* TÂCHE DEMANDÉE *
Recopiez mot pour mot le passage du récit sur le Taulliraju, ci-dessous, en commençant aux mots « Gravi pour la » et en vous arrêtant après « d’une beauté somptueuse. ».

* EXTRAIT DU TEXTE *
********************
Au printemps 1978, nous sommes quatre guides de haute montagne, tous membres de la célèbre Compagnie des guides de Chamonix, à nous rendre au Pérou pour gravir quelques sommets et vivre nos rêves et notre passion d’alpinistes. Notre petite équipe est composée de Jean-Paul Balmat, Daniel Monaci, Jean Fabre, et Herve Thivierge.
L’ascension du Taulliraju est au programme. Ce sommet qui culmine à 5830mètres d’altitude est fameux par sa beauté et sa difficulté. La face sud-Ouest, qui domine le fond de la Que Brada Santa Cruz, est particulièrement impressionnante.
Gravi pour la première fois en 1956 par une 
  équipe française conduite par Lionel Terray , « la seconde 
  » n’a été réussie que vingt ans plus tard par 
  une cordée japonaise.
  Terray écrivait à propos de cette ascension : « il avait 
  fallu plus de douze heures d’escalade effective pour surmonter deux cents 
  mètres de dénivellation ». Jamais peut-être dans l’histoire 
  de l’alpinisme, la conquête d’un sommet n’avait été 
  aussi laborieuse !
Après quelques jours d’acclimatation dans la vallée de Llanganuco, et au passage une nouvelle voie dans la face Sud du Pisco, nous tentons une traversée sur les Chacrarajus dans le sens Est-Ouest, malheureusement rendu impraticable par l’état des corniches. Nous suivons alors un itinéraire très difficile sur la face sud du sommet Est dans un environnement d’une beauté somptueuse.
Après quelques jours de marches par le col de Punta Union, nous voici donc au pied de ce magnifique TAULLIRAJU dont nous avons tant rêvé. Nous installons notre camp de base dans une vaste prairie, à moins de deux heures de marche du pied de la face.
Le 28 mai : journée de reconnaissance sur 
  le glacier cahotique, au pied de cette face Sud grandiose. Notre projet initial 
  était de gravir le majestueux éperon central, mais vues la difficulté 
  et les mauvaises conditions de neige sur le rocher, nous décidons de 
  changer notre objectif pour l’arête Est encore jamais gravie, et 
  où la difficulté semble moindre.
********************
* EXTRAIT SOURCE *
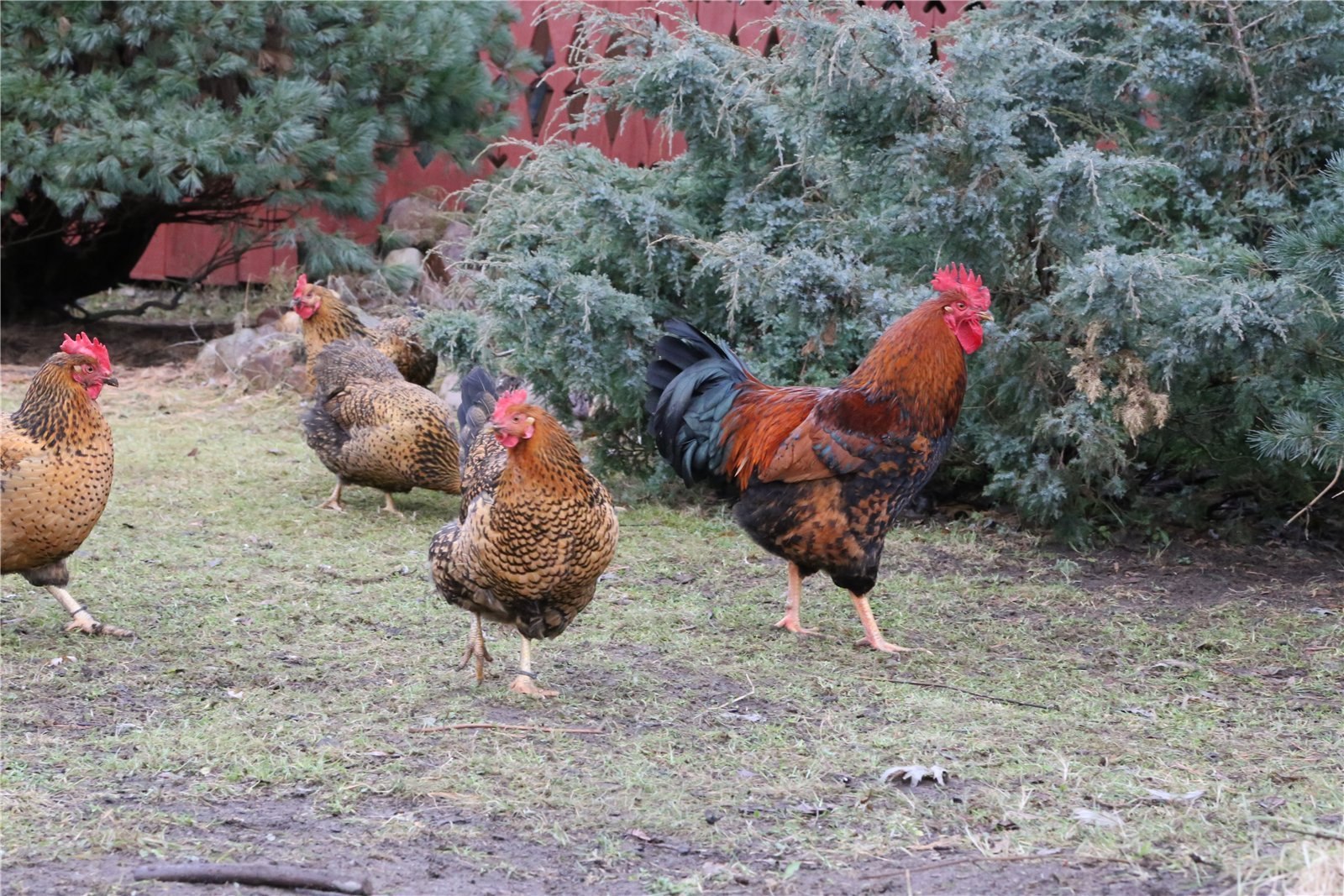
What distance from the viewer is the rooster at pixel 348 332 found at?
********************
* RÉPONSE ATTENDUE *
Gravi pour la première fois en 1956 par une 
  équipe française conduite par Lionel Terray , « la seconde 
  » n’a été réussie que vingt ans plus tard par 
  une cordée japonaise.
  Terray écrivait à propos de cette ascension : « il avait 
  fallu plus de douze heures d’escalade effective pour surmonter deux cents 
  mètres de dénivellation ». Jamais peut-être dans l’histoire 
  de l’alpinisme, la conquête d’un sommet n’avait été 
  aussi laborieuse !
Après quelques jours d’acclimatation dans la vallée de Llanganuco, et au passage une nouvelle voie dans la face Sud du Pisco, nous tentons une traversée sur les Chacrarajus dans le sens Est-Ouest, malheureusement rendu impraticable par l’état des corniches. Nous suivons alors un itinéraire très difficile sur la face sud du sommet Est dans un environnement d’une beauté somptueuse.